# (bit)OFFTOPIC(sorry): placas semi-wireless ... ?

## sKewlBoy

Desculpem por aqui mas queria mesmo dirigir a pergunta a portugas...

Sabem se existe "adaptadores" (2 receptores-emissores) para ligar a placas de rede normais, de maneira que substitui o cabo (por radio-frequencia) ?

O meu problema na pratica e que tenho uma maquina bastante longe do router e estar a estender um cabo significa esburacar as paredes todas, porque elas ja estao cheias deles... Sei que é possivel transmitir RJ45 por radio-frequencia, nem que usasse 7 canais, para evitar encoding e decoding, mas nao sei muito de electronica e se houvesse alguma coisa ja feita era optimo.

PS: o router nao é um PC, por isso não vale a pena sugerirem acrescentar-lhe uma placa wireless para estabelecer uma subnet só com aquele PC...

Thanken...

----------

## humpback

Colocas uma placa wireless no PC e colocas um Access Point Wireless ligado ao router ou a um hob/switch da rede.

----------

## sKewlBoy

Pois... e lá se vão 60 contos....

Mas é a solução mais arranjadinha, estou a ver...

Obrigado.

- EDIT -

dá para configurar o access point para aceitar apenas o MAC address da minha placa ? É que nunca usei nada wireless para além da placa dum portatil (e não queria ver o meu trafego queimado por um "wardriver"  :Razz: )

----------

## humpback

Sim mas o mac tambem é facil de spoofar.
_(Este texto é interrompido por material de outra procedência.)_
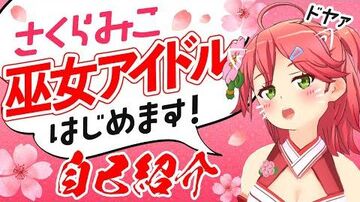 【自己紹介】ウザカワ系バーチャル巫女アイドル！？さくらみこ、爆誕！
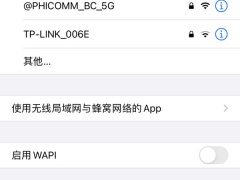 ipad怎么查看wifi密码_苹果平板怎么看已连接wifi密码[多图]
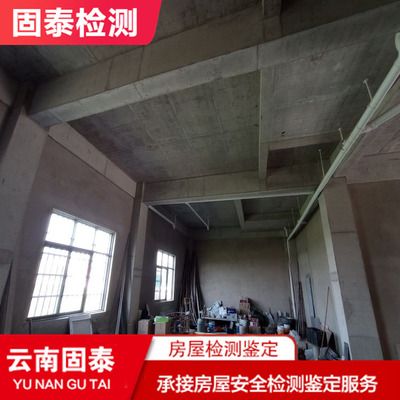玉溪鋼結(jié)構(gòu)設(shè)計公司vs北京湃勒思建筑（北京湃勒思建筑技術(shù)有限公司vs北京湃勒思建筑） 鋼結(jié)構(gòu)鋼結(jié)構(gòu)停車場施工 第2張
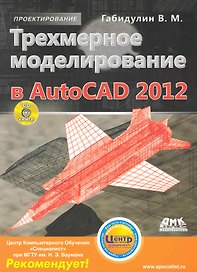 Трехмерное моделирование в AutoCAD 2012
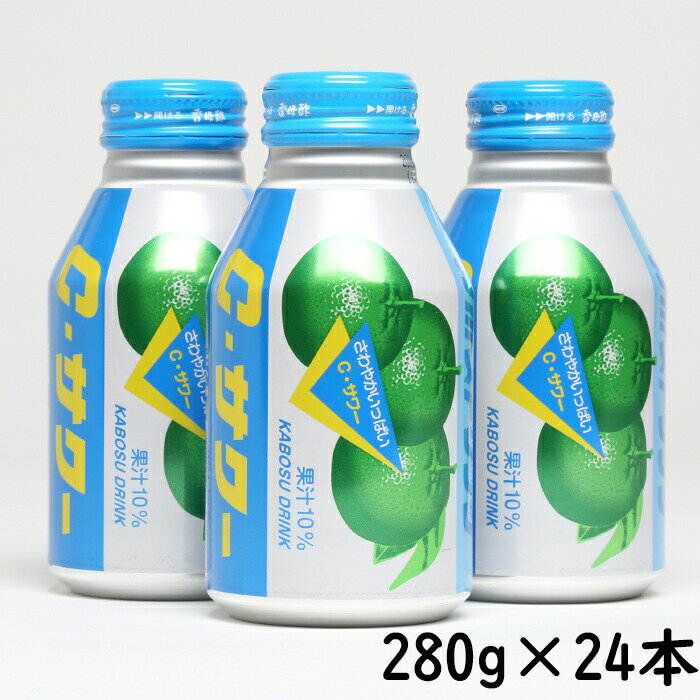 カボスドリンクCサワー　280g×24本＜131-013_5＞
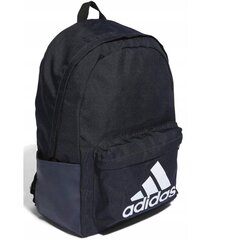 Seljakott Adidas, tumesinine цена и информация | Рюкзаки и сумки | kaup24.ee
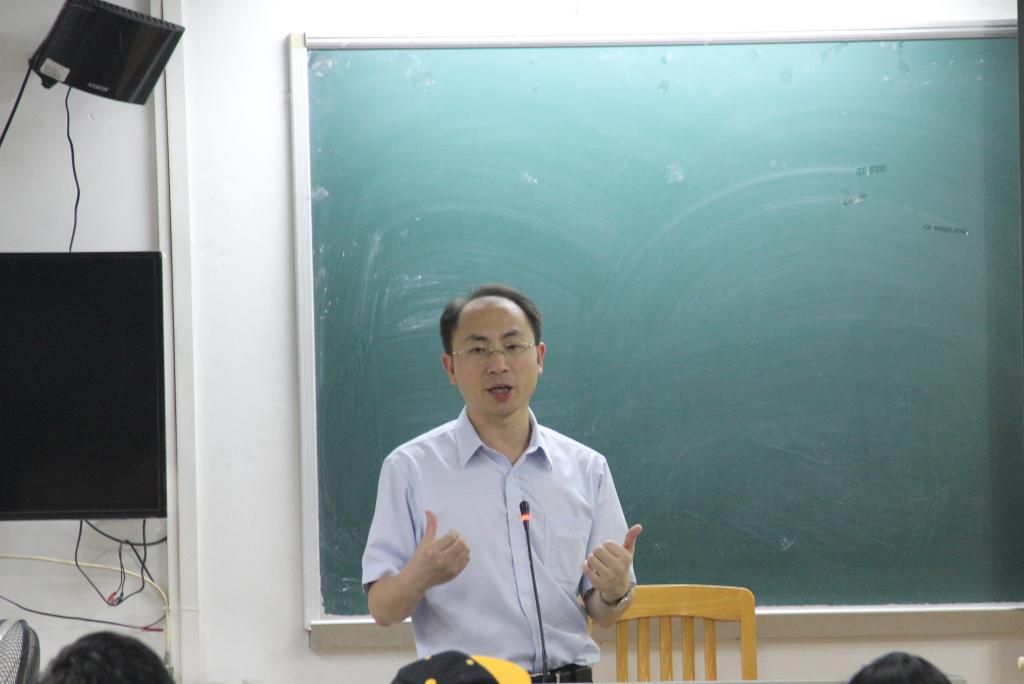 尹志超分享研究成果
Podes usar o wep mas tambem é facil de crackar e torna o trafego bastante mais lento. Usa ipsec que é o melhor.

----------

## sKewlBoy

o MAC pode ser facil de spoofar, mas era preciso eles o saberem, ou entao terao de o crackar, que nao e assim tao viavel e nao sera qualquer um que o fará... ou será ... ?

de qualquer maneira, não me parece muito bem estar a comprar um router wireless para ligar a outro router, quando só tenho intenções de ligar uma placa wireless...

vou ver o que o people de electronica me diz de cortar o RJ45 e por-lhe um emissor/receptor   :Idea: 

----------

## sena

 *sKewlBoy wrote:*   

> vou ver o que o people de electronica me diz de cortar o RJ45 e por-lhe um emissor/receptor  

 

Depois diz o que conseguiste saber, porque se for possível, também estava interessado em arranjar uma coisa dessas...  :Smile: 

Cumps,

Joao Ribeiro

----------